-- DATA FOR THIS TASK --

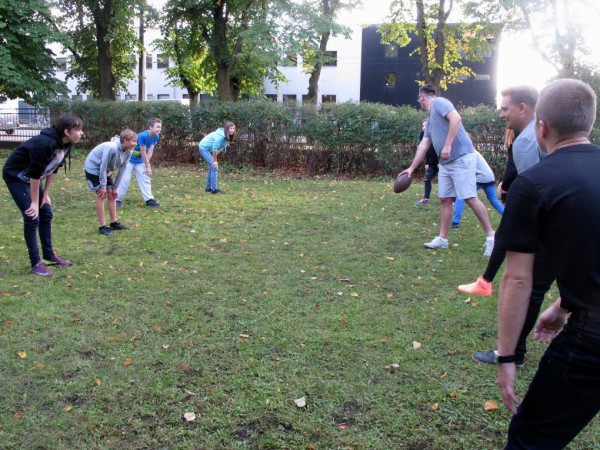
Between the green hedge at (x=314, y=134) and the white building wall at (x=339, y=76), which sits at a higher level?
the white building wall at (x=339, y=76)

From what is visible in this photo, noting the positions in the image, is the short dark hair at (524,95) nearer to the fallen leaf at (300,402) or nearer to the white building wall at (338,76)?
the fallen leaf at (300,402)

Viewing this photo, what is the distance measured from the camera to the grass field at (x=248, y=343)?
127 inches

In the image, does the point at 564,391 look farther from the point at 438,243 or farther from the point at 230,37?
the point at 230,37

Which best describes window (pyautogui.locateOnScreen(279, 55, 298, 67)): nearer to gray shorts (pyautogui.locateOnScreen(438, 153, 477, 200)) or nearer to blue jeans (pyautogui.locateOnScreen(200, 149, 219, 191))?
blue jeans (pyautogui.locateOnScreen(200, 149, 219, 191))

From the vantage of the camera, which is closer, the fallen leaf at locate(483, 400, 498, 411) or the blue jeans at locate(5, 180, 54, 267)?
the fallen leaf at locate(483, 400, 498, 411)

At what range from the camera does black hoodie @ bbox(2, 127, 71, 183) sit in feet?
18.0

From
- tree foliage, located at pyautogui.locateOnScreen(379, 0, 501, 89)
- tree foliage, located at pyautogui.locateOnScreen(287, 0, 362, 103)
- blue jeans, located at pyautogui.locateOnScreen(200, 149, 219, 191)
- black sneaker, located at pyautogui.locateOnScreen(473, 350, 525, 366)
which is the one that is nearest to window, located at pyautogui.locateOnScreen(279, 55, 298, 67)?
tree foliage, located at pyautogui.locateOnScreen(287, 0, 362, 103)

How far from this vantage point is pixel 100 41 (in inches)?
986

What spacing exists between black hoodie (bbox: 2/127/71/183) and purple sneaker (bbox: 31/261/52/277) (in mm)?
942

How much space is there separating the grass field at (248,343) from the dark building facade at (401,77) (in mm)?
39523

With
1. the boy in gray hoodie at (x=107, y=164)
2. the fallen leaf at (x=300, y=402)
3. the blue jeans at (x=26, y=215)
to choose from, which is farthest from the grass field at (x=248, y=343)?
the boy in gray hoodie at (x=107, y=164)

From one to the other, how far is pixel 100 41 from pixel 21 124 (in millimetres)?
5201

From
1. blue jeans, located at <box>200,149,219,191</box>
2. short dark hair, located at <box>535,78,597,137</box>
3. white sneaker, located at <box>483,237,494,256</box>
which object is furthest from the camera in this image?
blue jeans, located at <box>200,149,219,191</box>

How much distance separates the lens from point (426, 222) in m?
9.14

-- BRIEF --
Repeat exactly, and only, the lines from the one containing "What spacing exists" through the end of the material.

-- EXERCISE RESPONSE --
What spacing exists between black hoodie (bbox: 2/127/71/183) and purple sneaker (bbox: 31/261/52/277) (in mm)?
942

How much space is there separating the grass field at (248,343) from the dark building facade at (401,77) (in mm)?
39523

With
1. the boy in gray hoodie at (x=107, y=164)
2. the fallen leaf at (x=300, y=402)
3. the blue jeans at (x=26, y=215)
to choose from, which is farthest from the grass field at (x=248, y=343)?
the boy in gray hoodie at (x=107, y=164)

From one to the other, how far is pixel 100 41 from pixel 21 124 (in millimetres)?
5201

From
1. blue jeans, located at <box>200,149,219,191</box>
2. short dark hair, located at <box>535,78,597,137</box>
3. white sneaker, located at <box>483,237,494,256</box>
which object is furthest from the camera in this image?
blue jeans, located at <box>200,149,219,191</box>

How much distance separates the lens from point (426, 222) in m?
9.14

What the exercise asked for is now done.